[slf4j-dev] Benefits of Message objects?

Joern Huxhorn jhuxhorn at googlemail.com
Fri Sep 9 22:52:29 CEST 2011


On 09.09.2011, at 19:11, John Vasileff wrote:

> 
> On Sep 9, 2011, at 6:23 AM, Joern Huxhorn wrote:
> 
>> 
>> On 08.09.2011, at 21:11, John Vasileff wrote:
>> 
>>> I put together the following examples to help net out benefits of supporting "Map supplementalData" arguments in Logger methods in addition to Message object support.
>>> 
>>> Support for supplementalData does not replace Message objects, but is perhaps more of a shortcut for common usage scenarios.  In the end, a Message object is always created by either the application writer or SLF4J.
>>> 
>>> 
>>> Scenario #1: Working with a domain object "posting" that implements java.util.Map.  A 1.6.2 error log may look like:
>>> 
>>> logger.error("error parsing markdown '{}'", badString, e);
>>> 
>>> but we want to add all details of the "posting" domain object without including them in the message.  Using the supplementalData log methods:
>>> 
>>> // just add the data
>>> Logger logger = LoggerFactory.getLogger(MyClass.class);
>>> logger.error(posting, "error parsing markdown '{}'", badString, e);
>>> 
>>> // add the data, but also allow named parameter formatting
>>> Logger logger = LoggerFactory.getLogger(MyClass.class).formatWith(NamedParamFormatter.getInstance());
>>> logger.error(posting, "error parsing markdown for posting {id} '{}'", badString, e);
>>> 
>>> // just add the data, and format using java.util.formatter
>>> Logger logger = LoggerFactory.getLogger(MyClass.class).formatWith(JavaUtilFormatter.getInstance());
>>> logger.error(posting, "error parsing markdown '%s'", badString, e);
>> 
>> One huge problem with this approach is that Logger, for a given name/class, has to be a singleton.
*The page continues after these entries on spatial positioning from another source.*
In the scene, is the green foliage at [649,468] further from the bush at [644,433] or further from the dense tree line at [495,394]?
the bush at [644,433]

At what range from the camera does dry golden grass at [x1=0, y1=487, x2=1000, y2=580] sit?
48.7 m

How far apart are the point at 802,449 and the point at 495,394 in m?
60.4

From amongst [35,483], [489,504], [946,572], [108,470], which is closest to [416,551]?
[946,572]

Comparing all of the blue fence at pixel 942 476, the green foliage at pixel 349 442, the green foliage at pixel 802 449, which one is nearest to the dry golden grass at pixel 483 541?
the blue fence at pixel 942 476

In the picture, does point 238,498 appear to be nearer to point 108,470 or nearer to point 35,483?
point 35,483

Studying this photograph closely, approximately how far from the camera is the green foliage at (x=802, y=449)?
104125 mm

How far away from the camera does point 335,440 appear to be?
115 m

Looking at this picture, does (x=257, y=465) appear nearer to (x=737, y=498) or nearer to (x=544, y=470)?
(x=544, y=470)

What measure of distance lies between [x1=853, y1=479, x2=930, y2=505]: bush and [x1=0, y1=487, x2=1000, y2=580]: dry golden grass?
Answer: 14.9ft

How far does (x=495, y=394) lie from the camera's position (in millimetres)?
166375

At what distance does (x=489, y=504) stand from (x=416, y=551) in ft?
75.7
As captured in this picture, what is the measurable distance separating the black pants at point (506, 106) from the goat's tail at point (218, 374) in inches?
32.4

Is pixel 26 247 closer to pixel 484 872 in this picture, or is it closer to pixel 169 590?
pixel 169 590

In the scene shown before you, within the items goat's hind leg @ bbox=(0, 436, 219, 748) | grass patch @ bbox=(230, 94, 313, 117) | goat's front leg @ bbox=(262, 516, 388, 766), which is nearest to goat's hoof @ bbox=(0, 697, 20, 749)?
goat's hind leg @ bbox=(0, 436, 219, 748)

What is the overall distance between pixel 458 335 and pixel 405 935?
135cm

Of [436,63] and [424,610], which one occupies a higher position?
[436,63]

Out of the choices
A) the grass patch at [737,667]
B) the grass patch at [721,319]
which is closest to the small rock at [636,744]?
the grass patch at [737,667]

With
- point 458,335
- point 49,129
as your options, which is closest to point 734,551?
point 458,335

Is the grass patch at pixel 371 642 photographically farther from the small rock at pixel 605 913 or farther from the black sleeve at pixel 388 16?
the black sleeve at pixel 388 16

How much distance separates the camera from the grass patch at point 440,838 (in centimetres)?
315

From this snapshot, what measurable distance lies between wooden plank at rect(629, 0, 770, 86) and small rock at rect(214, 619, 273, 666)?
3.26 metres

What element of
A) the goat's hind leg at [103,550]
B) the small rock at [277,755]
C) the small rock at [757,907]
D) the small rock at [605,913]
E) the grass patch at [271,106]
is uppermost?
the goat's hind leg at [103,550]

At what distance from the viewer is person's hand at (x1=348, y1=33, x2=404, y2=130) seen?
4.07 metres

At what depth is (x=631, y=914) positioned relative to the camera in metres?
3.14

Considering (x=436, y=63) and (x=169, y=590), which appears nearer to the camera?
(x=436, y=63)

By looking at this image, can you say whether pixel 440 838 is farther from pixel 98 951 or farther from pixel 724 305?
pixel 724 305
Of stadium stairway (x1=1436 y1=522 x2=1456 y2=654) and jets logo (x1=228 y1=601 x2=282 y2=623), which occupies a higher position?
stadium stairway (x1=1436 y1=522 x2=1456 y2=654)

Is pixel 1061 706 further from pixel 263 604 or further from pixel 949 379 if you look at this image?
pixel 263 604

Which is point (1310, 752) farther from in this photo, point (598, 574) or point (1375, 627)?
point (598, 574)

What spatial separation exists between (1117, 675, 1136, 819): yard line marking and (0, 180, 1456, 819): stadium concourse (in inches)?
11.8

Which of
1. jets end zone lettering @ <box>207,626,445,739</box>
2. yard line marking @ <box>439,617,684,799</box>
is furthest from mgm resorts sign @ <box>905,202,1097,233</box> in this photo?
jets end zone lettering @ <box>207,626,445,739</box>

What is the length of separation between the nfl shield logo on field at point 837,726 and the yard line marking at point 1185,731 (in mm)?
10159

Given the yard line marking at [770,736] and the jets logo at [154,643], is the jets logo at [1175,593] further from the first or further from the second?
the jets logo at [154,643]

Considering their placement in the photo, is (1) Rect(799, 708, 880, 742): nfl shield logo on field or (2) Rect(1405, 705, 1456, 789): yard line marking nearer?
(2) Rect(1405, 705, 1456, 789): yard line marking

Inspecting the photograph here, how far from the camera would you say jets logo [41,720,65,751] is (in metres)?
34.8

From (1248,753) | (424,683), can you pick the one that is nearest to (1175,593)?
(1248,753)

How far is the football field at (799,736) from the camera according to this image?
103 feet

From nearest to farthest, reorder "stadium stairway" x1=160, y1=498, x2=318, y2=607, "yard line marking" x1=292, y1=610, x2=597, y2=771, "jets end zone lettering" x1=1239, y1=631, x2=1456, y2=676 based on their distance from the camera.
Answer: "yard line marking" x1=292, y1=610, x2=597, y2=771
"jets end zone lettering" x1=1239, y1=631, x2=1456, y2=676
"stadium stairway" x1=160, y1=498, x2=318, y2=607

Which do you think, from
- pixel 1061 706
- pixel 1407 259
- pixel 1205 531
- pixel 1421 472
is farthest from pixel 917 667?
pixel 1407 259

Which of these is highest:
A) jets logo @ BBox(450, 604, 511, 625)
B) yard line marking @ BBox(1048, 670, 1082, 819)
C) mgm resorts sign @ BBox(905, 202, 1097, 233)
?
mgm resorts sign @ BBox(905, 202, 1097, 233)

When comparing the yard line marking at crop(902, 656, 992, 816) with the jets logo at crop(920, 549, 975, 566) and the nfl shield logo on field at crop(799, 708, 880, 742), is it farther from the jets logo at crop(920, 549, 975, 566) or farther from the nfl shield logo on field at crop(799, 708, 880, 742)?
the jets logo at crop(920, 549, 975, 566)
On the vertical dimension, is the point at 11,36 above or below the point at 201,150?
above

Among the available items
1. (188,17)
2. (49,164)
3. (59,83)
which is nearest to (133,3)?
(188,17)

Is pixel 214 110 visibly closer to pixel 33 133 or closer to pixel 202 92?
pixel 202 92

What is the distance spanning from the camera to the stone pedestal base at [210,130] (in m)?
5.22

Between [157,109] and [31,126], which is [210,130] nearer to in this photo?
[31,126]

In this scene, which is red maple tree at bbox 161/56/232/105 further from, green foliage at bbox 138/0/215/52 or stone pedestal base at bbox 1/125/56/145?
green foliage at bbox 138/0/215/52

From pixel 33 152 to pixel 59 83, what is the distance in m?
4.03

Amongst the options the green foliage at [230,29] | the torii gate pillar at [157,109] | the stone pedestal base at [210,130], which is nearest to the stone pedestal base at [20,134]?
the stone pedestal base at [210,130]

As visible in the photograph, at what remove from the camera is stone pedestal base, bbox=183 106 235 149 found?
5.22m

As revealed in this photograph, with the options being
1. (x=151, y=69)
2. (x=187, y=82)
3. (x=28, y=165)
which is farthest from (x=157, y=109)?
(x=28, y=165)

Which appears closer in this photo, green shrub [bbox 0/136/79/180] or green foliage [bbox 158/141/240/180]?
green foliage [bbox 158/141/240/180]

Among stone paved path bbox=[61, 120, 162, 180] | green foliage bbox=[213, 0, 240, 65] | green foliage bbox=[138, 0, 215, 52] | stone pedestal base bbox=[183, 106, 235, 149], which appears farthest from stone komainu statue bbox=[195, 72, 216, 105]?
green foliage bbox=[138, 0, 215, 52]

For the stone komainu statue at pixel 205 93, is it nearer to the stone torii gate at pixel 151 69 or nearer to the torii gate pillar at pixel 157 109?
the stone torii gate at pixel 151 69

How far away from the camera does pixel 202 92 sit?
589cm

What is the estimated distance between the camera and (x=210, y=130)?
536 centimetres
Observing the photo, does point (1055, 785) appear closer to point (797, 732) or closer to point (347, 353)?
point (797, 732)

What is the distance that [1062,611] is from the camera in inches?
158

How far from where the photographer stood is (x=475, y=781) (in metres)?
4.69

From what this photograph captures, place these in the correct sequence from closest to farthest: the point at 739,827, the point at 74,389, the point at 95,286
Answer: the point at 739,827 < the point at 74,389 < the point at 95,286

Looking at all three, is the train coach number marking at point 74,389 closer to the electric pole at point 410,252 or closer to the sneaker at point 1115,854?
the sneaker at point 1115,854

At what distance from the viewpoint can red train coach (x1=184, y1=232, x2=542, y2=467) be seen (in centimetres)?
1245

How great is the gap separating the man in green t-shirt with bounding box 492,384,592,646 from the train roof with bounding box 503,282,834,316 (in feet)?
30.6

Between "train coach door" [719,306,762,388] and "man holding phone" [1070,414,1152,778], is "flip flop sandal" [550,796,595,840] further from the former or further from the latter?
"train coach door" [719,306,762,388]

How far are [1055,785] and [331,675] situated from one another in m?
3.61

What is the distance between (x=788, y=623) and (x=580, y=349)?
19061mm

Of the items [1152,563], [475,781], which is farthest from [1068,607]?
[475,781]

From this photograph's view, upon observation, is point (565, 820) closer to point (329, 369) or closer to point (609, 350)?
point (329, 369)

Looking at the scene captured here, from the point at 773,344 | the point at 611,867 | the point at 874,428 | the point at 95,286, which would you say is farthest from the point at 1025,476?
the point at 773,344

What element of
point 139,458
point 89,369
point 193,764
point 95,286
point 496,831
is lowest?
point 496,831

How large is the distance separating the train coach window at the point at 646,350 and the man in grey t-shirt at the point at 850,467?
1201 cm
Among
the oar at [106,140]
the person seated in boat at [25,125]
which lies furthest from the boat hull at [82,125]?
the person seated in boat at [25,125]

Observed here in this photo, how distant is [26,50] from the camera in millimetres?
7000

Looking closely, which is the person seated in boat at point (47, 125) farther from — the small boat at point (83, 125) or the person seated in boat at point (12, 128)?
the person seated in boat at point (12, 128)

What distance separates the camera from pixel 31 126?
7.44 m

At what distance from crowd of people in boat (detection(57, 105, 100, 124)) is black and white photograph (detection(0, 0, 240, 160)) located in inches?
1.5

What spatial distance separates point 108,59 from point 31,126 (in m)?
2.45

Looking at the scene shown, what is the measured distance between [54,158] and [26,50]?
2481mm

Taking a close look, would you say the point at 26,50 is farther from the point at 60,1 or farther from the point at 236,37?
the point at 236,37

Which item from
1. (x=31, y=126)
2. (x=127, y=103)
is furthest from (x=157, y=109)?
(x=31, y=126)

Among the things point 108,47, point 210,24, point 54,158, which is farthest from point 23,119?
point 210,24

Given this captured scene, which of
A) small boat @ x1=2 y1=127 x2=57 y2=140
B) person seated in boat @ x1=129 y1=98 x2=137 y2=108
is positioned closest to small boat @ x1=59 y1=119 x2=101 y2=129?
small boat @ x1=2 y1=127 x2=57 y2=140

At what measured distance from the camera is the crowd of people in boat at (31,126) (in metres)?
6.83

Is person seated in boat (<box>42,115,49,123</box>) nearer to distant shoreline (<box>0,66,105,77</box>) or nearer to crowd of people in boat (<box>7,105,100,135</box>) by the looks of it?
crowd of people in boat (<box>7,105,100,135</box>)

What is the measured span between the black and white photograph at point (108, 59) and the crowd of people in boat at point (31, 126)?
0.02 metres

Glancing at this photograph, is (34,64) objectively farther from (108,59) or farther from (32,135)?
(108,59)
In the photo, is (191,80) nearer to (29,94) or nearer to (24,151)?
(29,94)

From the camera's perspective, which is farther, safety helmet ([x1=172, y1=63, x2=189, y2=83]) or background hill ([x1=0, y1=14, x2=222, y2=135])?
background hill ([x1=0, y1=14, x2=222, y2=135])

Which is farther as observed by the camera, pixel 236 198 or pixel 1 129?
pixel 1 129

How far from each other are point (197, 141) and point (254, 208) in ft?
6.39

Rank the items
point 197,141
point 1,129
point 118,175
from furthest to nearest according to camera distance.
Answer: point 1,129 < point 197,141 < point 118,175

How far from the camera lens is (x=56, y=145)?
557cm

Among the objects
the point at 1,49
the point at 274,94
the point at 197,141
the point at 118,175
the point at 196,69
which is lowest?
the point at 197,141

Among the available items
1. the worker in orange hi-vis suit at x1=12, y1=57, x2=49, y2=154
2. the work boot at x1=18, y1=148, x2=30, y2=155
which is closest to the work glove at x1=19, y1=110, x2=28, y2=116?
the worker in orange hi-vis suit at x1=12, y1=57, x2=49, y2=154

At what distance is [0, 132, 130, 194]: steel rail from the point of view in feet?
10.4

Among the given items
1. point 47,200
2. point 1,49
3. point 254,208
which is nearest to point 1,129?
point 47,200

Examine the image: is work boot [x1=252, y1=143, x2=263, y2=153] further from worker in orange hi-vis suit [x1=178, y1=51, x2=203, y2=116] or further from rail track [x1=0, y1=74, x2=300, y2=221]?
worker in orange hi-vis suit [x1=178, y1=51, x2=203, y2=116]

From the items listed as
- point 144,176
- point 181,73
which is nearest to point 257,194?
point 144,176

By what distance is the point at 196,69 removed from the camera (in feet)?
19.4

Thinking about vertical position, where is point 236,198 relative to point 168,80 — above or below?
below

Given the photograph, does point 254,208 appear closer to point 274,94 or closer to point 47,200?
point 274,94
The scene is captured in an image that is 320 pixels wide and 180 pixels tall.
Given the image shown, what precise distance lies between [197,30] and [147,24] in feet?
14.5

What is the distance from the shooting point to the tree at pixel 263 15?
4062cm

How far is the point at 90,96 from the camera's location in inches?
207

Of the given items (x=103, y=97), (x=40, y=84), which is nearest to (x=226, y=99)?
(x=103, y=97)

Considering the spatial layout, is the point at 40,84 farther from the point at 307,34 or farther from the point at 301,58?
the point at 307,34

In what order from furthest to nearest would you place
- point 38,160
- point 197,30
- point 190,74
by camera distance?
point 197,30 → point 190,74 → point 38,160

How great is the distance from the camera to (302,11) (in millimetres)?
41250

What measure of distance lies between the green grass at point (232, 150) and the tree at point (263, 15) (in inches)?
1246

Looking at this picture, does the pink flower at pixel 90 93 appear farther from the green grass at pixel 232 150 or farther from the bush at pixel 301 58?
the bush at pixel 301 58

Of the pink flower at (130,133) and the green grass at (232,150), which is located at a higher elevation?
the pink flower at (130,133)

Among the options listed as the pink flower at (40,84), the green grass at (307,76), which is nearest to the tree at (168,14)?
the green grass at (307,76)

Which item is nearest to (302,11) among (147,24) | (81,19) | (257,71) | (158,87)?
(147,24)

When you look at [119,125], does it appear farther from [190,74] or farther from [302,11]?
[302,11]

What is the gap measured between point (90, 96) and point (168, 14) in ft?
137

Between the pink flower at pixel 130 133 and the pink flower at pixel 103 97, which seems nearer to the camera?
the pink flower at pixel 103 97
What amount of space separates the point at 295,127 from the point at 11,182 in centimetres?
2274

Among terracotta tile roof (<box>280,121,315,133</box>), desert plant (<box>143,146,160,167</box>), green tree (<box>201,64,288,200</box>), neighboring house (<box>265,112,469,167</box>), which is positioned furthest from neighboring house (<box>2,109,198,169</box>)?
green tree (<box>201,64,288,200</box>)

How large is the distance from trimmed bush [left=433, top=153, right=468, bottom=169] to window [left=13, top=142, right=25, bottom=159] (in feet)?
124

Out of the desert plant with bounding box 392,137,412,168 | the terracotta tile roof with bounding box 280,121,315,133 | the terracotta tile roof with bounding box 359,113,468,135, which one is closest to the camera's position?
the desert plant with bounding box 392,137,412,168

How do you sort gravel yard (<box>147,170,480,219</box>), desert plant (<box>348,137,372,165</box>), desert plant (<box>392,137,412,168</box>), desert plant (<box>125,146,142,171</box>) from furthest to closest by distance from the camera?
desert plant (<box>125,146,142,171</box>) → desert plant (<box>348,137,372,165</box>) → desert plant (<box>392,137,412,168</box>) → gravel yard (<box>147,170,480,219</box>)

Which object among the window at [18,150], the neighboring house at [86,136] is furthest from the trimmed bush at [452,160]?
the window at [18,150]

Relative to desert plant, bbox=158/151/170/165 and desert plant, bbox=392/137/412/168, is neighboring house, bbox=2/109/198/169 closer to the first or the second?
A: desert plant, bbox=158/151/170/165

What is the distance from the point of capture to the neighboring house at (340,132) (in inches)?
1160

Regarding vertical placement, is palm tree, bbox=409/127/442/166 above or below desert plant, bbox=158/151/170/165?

You absolutely must not change its state, otherwise chaos will happen.
>> 
>> I'll give you just one example:
>> Suppose ThreadA is changing the Logger with formatWith. Then, before ThreadA executes its log statement, ThreadB is changing the same instance with a different formatWith call. This will cause ThreadA to log with a wrong formatting. A mutable Logger would automatically make it non-threadsafe.
>> 
>> I firmly believe that default formatting must not be configurable. Doing so would just introduce a big pile of problems.
>> 
> 
> I agree 100% that formatting should never be changed once the logger is setup.  And I also see that the same instance of Logger is returned for a given name in, for example, Log4jLoggerFactory.  But if in the end the idea of formatWith() makes for a nice application facing API, I would hate to rule it out prematurely based on what may be implementation details.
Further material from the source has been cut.